Why is the Italian right obsessed with Bobby Sands?
First-time visitors to the Bogside Pub in Florence might recognise some of the images on display
Bobby Sands died in prison on the sixty-sixth day of his hunger strike at Long Kesh, outside Belfast, on 5 May 1981. Photograph: Getty
First-time visitors to the Bogside Pub in Florence might be forgiven for thinking it is just another Irish pub abroad.
Many would certainly recognise some of the images on display: Free Derry Corner, Clive Limpkin’s 1969 iconic photograph of a gas-mask wearing youth carrying a petrol bomb in the Bogside and a famous image of hunger striker Bobby Sands’ smiling face. All are prominently displayed.
What visitors might not realise however is that this establishment is operated by a far-right Italian group called Cassagi Firenze and is a prime example of how the Italian far right has attempted to appropriate the Bobby Sands image and events in recent Irish history to further its own agenda.
Reminiscent of behaviour also seen during the Mussolini fascist era, the Italian right has long been known to appropriate symbols of the left in an attempt to promote its racist ideology and to highlight its opposition to issues such as immigrants’ integration in Italy.
Its use of images associated with Irish republicanism has not gone unnoticed as comments posted online on restaurant review website restaurantguru show.
“Absolute idiots who haven’t a clue that Irish republicanism isn’t about racism,” says one and “Confused nonsense that knows nothing of the fight for equality and diversity that these murals represent” says another.
In recent years, the Bobby Sands Trust has condemned several Italian organisations for their appropriation of the hunger striker’s image. Danny Morrison, on behalf of the Trust, condemned another neo-fascist Italian group, CasaPound Italia, for misappropriating Bobby Sands’ image and the commercialisation of his symbolism for their own political gain.
Italian neo-fascist parties exploit other conflicts as they attempt to counteract the struggles of Italian leftist parties. Their interest in Bobby Sands goes back to a time when many from the radical right engaged in the “dark years” of right-wing, neo-fascist terrorism that took place in Italy since the 1970s. They claimed parallels with the IRA campaign of the same era and subsequently engaged in the exploitation of Sands’ image for their own neo-fascist purposes.
The primary objective of course is to oppose leftist ideals, overthrow the current Italian political system and replace it with a fascist regime. And, through the use of Sands’ image they aim to popularise this goal.
Undeniably, Sands’ memory remains contentious in Ireland. For example, some hunger strikers’ family members have accused Sinn Féin in the past of “blatant electioneering” when using images of Sands and others during election campaigns; the party insisted the use of such images was “dignified and respectful”.
Others have no time for him or for the organisation he belonged to. For them, he was a convicted member of a terrorist group who chose to take his own life.
In Italy, right-wing parties’ obsession with his figure seems counter-intuitive.

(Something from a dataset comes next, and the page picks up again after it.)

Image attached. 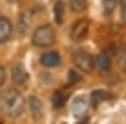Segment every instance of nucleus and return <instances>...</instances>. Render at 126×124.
Returning <instances> with one entry per match:
<instances>
[{"label":"nucleus","mask_w":126,"mask_h":124,"mask_svg":"<svg viewBox=\"0 0 126 124\" xmlns=\"http://www.w3.org/2000/svg\"><path fill=\"white\" fill-rule=\"evenodd\" d=\"M116 4H117V0H102L103 10L106 14H111L116 8Z\"/></svg>","instance_id":"2eb2a0df"},{"label":"nucleus","mask_w":126,"mask_h":124,"mask_svg":"<svg viewBox=\"0 0 126 124\" xmlns=\"http://www.w3.org/2000/svg\"><path fill=\"white\" fill-rule=\"evenodd\" d=\"M121 18L122 22L126 24V0H121Z\"/></svg>","instance_id":"f3484780"},{"label":"nucleus","mask_w":126,"mask_h":124,"mask_svg":"<svg viewBox=\"0 0 126 124\" xmlns=\"http://www.w3.org/2000/svg\"><path fill=\"white\" fill-rule=\"evenodd\" d=\"M12 33H13L12 22L5 16H0V45L5 44L10 39Z\"/></svg>","instance_id":"6e6552de"},{"label":"nucleus","mask_w":126,"mask_h":124,"mask_svg":"<svg viewBox=\"0 0 126 124\" xmlns=\"http://www.w3.org/2000/svg\"><path fill=\"white\" fill-rule=\"evenodd\" d=\"M29 108H30V113H32V117L34 119L39 120L43 117V104H42V100L35 97V95H32L29 97Z\"/></svg>","instance_id":"1a4fd4ad"},{"label":"nucleus","mask_w":126,"mask_h":124,"mask_svg":"<svg viewBox=\"0 0 126 124\" xmlns=\"http://www.w3.org/2000/svg\"><path fill=\"white\" fill-rule=\"evenodd\" d=\"M61 55L57 51H47L40 55V64L46 68H57L61 65Z\"/></svg>","instance_id":"0eeeda50"},{"label":"nucleus","mask_w":126,"mask_h":124,"mask_svg":"<svg viewBox=\"0 0 126 124\" xmlns=\"http://www.w3.org/2000/svg\"><path fill=\"white\" fill-rule=\"evenodd\" d=\"M90 99H91V101H90L91 105L93 108H97L102 101L110 99V94H109V91H105V90H94L91 93Z\"/></svg>","instance_id":"9d476101"},{"label":"nucleus","mask_w":126,"mask_h":124,"mask_svg":"<svg viewBox=\"0 0 126 124\" xmlns=\"http://www.w3.org/2000/svg\"><path fill=\"white\" fill-rule=\"evenodd\" d=\"M111 63H112V61H111V58L109 56L107 53H101V54L97 56V64H98V67H100V69H101L102 71L110 70Z\"/></svg>","instance_id":"f8f14e48"},{"label":"nucleus","mask_w":126,"mask_h":124,"mask_svg":"<svg viewBox=\"0 0 126 124\" xmlns=\"http://www.w3.org/2000/svg\"><path fill=\"white\" fill-rule=\"evenodd\" d=\"M24 110V99L15 89H6L0 94V112L8 118H18Z\"/></svg>","instance_id":"f257e3e1"},{"label":"nucleus","mask_w":126,"mask_h":124,"mask_svg":"<svg viewBox=\"0 0 126 124\" xmlns=\"http://www.w3.org/2000/svg\"><path fill=\"white\" fill-rule=\"evenodd\" d=\"M81 79V77L73 70H69V74H68V83L69 84H76V83Z\"/></svg>","instance_id":"dca6fc26"},{"label":"nucleus","mask_w":126,"mask_h":124,"mask_svg":"<svg viewBox=\"0 0 126 124\" xmlns=\"http://www.w3.org/2000/svg\"><path fill=\"white\" fill-rule=\"evenodd\" d=\"M73 63L83 73H91L94 68V61L93 58L90 55V53H87L83 49H77L75 50V53L72 55Z\"/></svg>","instance_id":"7ed1b4c3"},{"label":"nucleus","mask_w":126,"mask_h":124,"mask_svg":"<svg viewBox=\"0 0 126 124\" xmlns=\"http://www.w3.org/2000/svg\"><path fill=\"white\" fill-rule=\"evenodd\" d=\"M90 23L87 19H79L71 29V39L73 41H81L87 36Z\"/></svg>","instance_id":"20e7f679"},{"label":"nucleus","mask_w":126,"mask_h":124,"mask_svg":"<svg viewBox=\"0 0 126 124\" xmlns=\"http://www.w3.org/2000/svg\"><path fill=\"white\" fill-rule=\"evenodd\" d=\"M56 40V32L52 25L44 24L38 26L33 35H32V43L38 48H46L54 43Z\"/></svg>","instance_id":"f03ea898"},{"label":"nucleus","mask_w":126,"mask_h":124,"mask_svg":"<svg viewBox=\"0 0 126 124\" xmlns=\"http://www.w3.org/2000/svg\"><path fill=\"white\" fill-rule=\"evenodd\" d=\"M29 74L28 70L22 63H16L12 67V81L15 85H23L28 81Z\"/></svg>","instance_id":"39448f33"},{"label":"nucleus","mask_w":126,"mask_h":124,"mask_svg":"<svg viewBox=\"0 0 126 124\" xmlns=\"http://www.w3.org/2000/svg\"><path fill=\"white\" fill-rule=\"evenodd\" d=\"M87 108H88V103L86 100L85 97H76L72 101V114L76 118H82L83 115L87 113Z\"/></svg>","instance_id":"423d86ee"},{"label":"nucleus","mask_w":126,"mask_h":124,"mask_svg":"<svg viewBox=\"0 0 126 124\" xmlns=\"http://www.w3.org/2000/svg\"><path fill=\"white\" fill-rule=\"evenodd\" d=\"M53 13H54V20L57 24H62L63 19H64V3L63 1H57L54 8H53Z\"/></svg>","instance_id":"9b49d317"},{"label":"nucleus","mask_w":126,"mask_h":124,"mask_svg":"<svg viewBox=\"0 0 126 124\" xmlns=\"http://www.w3.org/2000/svg\"><path fill=\"white\" fill-rule=\"evenodd\" d=\"M5 79H6V73H5V69L0 65V87H1L4 83H5Z\"/></svg>","instance_id":"a211bd4d"},{"label":"nucleus","mask_w":126,"mask_h":124,"mask_svg":"<svg viewBox=\"0 0 126 124\" xmlns=\"http://www.w3.org/2000/svg\"><path fill=\"white\" fill-rule=\"evenodd\" d=\"M50 100H52V105H53L54 108H61V107H63V104H64L66 98H64V95H63V93L61 90H56L53 93V95H52Z\"/></svg>","instance_id":"4468645a"},{"label":"nucleus","mask_w":126,"mask_h":124,"mask_svg":"<svg viewBox=\"0 0 126 124\" xmlns=\"http://www.w3.org/2000/svg\"><path fill=\"white\" fill-rule=\"evenodd\" d=\"M69 6L75 13H82L87 9V0H68Z\"/></svg>","instance_id":"ddd939ff"}]
</instances>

The continuum of historical narratives appears ultimately to be fragmented in Ireland, making the observation of his figure in the Italian context and its use for commercialisation abroad very interesting.

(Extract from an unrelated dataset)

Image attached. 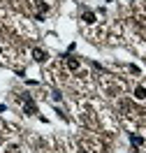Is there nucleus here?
<instances>
[{"mask_svg": "<svg viewBox=\"0 0 146 153\" xmlns=\"http://www.w3.org/2000/svg\"><path fill=\"white\" fill-rule=\"evenodd\" d=\"M23 114L26 116H33V114H37V105L30 100V97H26V102H23Z\"/></svg>", "mask_w": 146, "mask_h": 153, "instance_id": "obj_1", "label": "nucleus"}, {"mask_svg": "<svg viewBox=\"0 0 146 153\" xmlns=\"http://www.w3.org/2000/svg\"><path fill=\"white\" fill-rule=\"evenodd\" d=\"M137 5H139V7H146V0H135Z\"/></svg>", "mask_w": 146, "mask_h": 153, "instance_id": "obj_8", "label": "nucleus"}, {"mask_svg": "<svg viewBox=\"0 0 146 153\" xmlns=\"http://www.w3.org/2000/svg\"><path fill=\"white\" fill-rule=\"evenodd\" d=\"M0 53H2V49H0Z\"/></svg>", "mask_w": 146, "mask_h": 153, "instance_id": "obj_9", "label": "nucleus"}, {"mask_svg": "<svg viewBox=\"0 0 146 153\" xmlns=\"http://www.w3.org/2000/svg\"><path fill=\"white\" fill-rule=\"evenodd\" d=\"M35 7H37V19L42 21V19H44V14L49 12V5H47V2H42V0H35Z\"/></svg>", "mask_w": 146, "mask_h": 153, "instance_id": "obj_4", "label": "nucleus"}, {"mask_svg": "<svg viewBox=\"0 0 146 153\" xmlns=\"http://www.w3.org/2000/svg\"><path fill=\"white\" fill-rule=\"evenodd\" d=\"M81 19H84V23L90 26V23H95V14H93L90 10H84V12H81Z\"/></svg>", "mask_w": 146, "mask_h": 153, "instance_id": "obj_5", "label": "nucleus"}, {"mask_svg": "<svg viewBox=\"0 0 146 153\" xmlns=\"http://www.w3.org/2000/svg\"><path fill=\"white\" fill-rule=\"evenodd\" d=\"M135 97L137 100H146V86H137L135 88Z\"/></svg>", "mask_w": 146, "mask_h": 153, "instance_id": "obj_6", "label": "nucleus"}, {"mask_svg": "<svg viewBox=\"0 0 146 153\" xmlns=\"http://www.w3.org/2000/svg\"><path fill=\"white\" fill-rule=\"evenodd\" d=\"M33 58H35V63H44V60L49 58V53L44 51V49L35 47V49H33Z\"/></svg>", "mask_w": 146, "mask_h": 153, "instance_id": "obj_2", "label": "nucleus"}, {"mask_svg": "<svg viewBox=\"0 0 146 153\" xmlns=\"http://www.w3.org/2000/svg\"><path fill=\"white\" fill-rule=\"evenodd\" d=\"M130 142H132V146H142L144 139H142V137H137V134H130Z\"/></svg>", "mask_w": 146, "mask_h": 153, "instance_id": "obj_7", "label": "nucleus"}, {"mask_svg": "<svg viewBox=\"0 0 146 153\" xmlns=\"http://www.w3.org/2000/svg\"><path fill=\"white\" fill-rule=\"evenodd\" d=\"M65 65H67V70L77 72L79 67H81V63H79V58H74V56H65Z\"/></svg>", "mask_w": 146, "mask_h": 153, "instance_id": "obj_3", "label": "nucleus"}]
</instances>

Italy’s (initially) critical reaction at his death on the 66th day of his prison protest, now celebrates Sands’ memory through the Historical Institute of Resistance in Pistoia, an institute of anti-fascist resistance.
The institution brings together Sands’ ideals with that of others whom he impacted, such as Mandela and his role in South Africa’s resistance.
Indeed, South African prisoners in Robben Island during the apartheid claimed to “be their own Sands”, as recounted by Riccardo Michelucci in the introduction of a recently released Italian edition of Bobby Sands’ prison writings, Writings from Prison, Poetry and Prose: Bobby Sands.
Rome and Turin feature murals of his figure countering right-wing radical parties’ paradoxical use of Sands’ imagery.
On Irish grounds, and in Trinity College Dublin where Sands continues to be controversial for some, the past seems not to have come to terms with the present. This, due to a large scale oppressive and traumatic history that an external character like myself cannot presume to discuss.
* Alma Rinaldi is a student of History and Politics at Trinity College Dublin.